La sociedad actual ha interiorizado como parte de su identidad la libertad individual; las mujeres ya no toleramos injerencias sobre nuestras decisiones y el miedo no atenaza nuestros sueños
Concha Caballero, en El País
Pensé que nunca más en la vida iba a escuchar afirmaciones como las que hizo el ministro Gallardón en el Congreso de los Diputados. Fueron tan extremas que ningún medio de comunicación, ni los más afines, las ha reproducido en su literalidad, pero venía a decir que quienes defienden el derecho de las mujeres a interrumpir el embarazo de un embrión con malformaciones, también podrían aprobar una ley para exterminar a estas personas en su vida adulta. Ni la ultraderecha europea más recalcitrante se hubiera atrevido a hacer estas insinuaciones tan delirantes; sin embargo no era la primera vez que el ministro tomaba esta vergonzosa línea argumental.

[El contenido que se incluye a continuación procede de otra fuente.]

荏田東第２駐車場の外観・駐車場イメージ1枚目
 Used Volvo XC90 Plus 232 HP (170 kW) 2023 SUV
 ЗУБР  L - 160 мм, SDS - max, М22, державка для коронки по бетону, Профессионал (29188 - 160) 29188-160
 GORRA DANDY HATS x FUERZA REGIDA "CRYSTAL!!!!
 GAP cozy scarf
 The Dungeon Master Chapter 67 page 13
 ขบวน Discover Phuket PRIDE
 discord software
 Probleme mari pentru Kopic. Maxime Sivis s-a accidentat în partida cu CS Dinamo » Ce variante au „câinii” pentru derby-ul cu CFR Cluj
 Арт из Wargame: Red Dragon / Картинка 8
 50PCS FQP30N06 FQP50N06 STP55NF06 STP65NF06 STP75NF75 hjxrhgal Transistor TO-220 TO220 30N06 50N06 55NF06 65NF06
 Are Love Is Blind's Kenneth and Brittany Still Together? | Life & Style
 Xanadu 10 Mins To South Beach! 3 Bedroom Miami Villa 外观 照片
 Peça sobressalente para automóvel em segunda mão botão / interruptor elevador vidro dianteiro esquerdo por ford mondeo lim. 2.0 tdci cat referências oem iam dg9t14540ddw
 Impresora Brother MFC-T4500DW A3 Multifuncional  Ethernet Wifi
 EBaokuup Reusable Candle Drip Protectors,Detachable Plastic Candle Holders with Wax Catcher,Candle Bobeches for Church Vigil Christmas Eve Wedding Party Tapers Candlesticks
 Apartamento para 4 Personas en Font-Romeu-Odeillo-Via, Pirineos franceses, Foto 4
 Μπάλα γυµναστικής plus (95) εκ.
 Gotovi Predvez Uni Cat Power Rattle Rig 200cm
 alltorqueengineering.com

Dicen algunos especialistas que no existe ultraderecha como tal dentro del Partido Popular; que básicamente hay dos líneas de pensamiento: una corriente conservadora-liberal, defensora de sectores privados, aristocrática en su visión del ascenso social y racionalista en su forma de pensar y otra corriente tradicionalista, fuertemente apegada al pasado y aferrada a sus creencias religiosas. Claro que los especialistas consideran como principal marca de la ultraderecha europea su fuerte xenofobia, un rasgo que efectivamente no es el más definitorio de sus homólogos españoles, pero olvidan que en España el tradicionalismo no es la defensa de la vida tradicional sino del régimen anterior, es decir, el franquismo, y que su mentor ideológico es la jerarquía católica más integrista. Es decir, que la ultraderecha española es más anticatalanista que xenófoba, más clerical que religiosa, más discriminatoria con respecto a las mujeres que el resto de sus homólogos europeos.
El color de las leyes de esta última hornada tiene una peligrosa identificación con el mundo de las creencias, los prejuicios y las prohibiciones ultraderechistas, hasta el punto de que si los sectores del PP más laicos no lo solucionan, la marca España de su Gobierno será el papel preponderante de la Iglesia en la educación, la imposición a las mujeres de una maternidad forzosa y la prohibición de la protesta ciudadana. No sé si son conquistas de la ultraderecha política, pero se le asemejan mucho.
Hay un tremendo error de cálculo en estas actuaciones: la sociedad española actual no se parece a la visión tradicionalista y discriminatoria que destilan estas leyes. No se han equivocado en su redacción, se han equivocado de tiempos, de país y de sociedad. En los años ochenta la sociedad española tanteaba los límites y las posibilidades de las libertades; las mujeres todavía no habían desarrollado su potencial transformador y el miedo acumulado llamaba a la puerta. Sin embargo, la sociedad actual ha interiorizado como parte de su identidad la libertad individual; las mujeres ya no toleramos injerencias sobre nuestras decisiones y el miedo (excepto el económico) no atenaza nuestros sueños. Todo esto ha supuesto cambios incluso a la hora de concebir el hecho religioso, que se percibe ahora no como una liturgia y menos una imposición, sino como unas creencias privadas.
Es verdad que a este cambio social ha contribuido de forma decisiva la izquierda de nuestro país pero la transformación social ha afectado a la inmensa mayoría de la población. La ciudadanía de izquierdas o de derechas no opina igual sobre el aborto, el matrimonio homosexual o el papel de las mujeres que hace 25 años. Y quien piensa igual no intenta imponerlo a los demás. Solo sectores absolutamente marginales han quedado presos del pasado.
Por eso los intentos del Gobierno por convertir este debate en una confrontación izquierda-derecha están condenados al fracaso. La mejor demostración es la división interna que la ley Gallardón ha provocado dentro de las filas del PP y que reflejan el malestar de su espacio sociológico.
Hay miles de militantes del PP que no encuentran motivo para esta vuelta de tuerca. Un sector considerable de sus votantes no están de acuerdo con que el catolicismo más integrista dicte las leyes ni con la catarata de prohibiciones que intentan imponer. El debate que han planteado es viejo y antiguo, huele a sacristía y a cerrado, pero va a ser el termómetro que nos indique la capacidad de influencia y el número de asientos que tiene la ultraderecha (muy española, eso sí) en el Consejo de Ministros.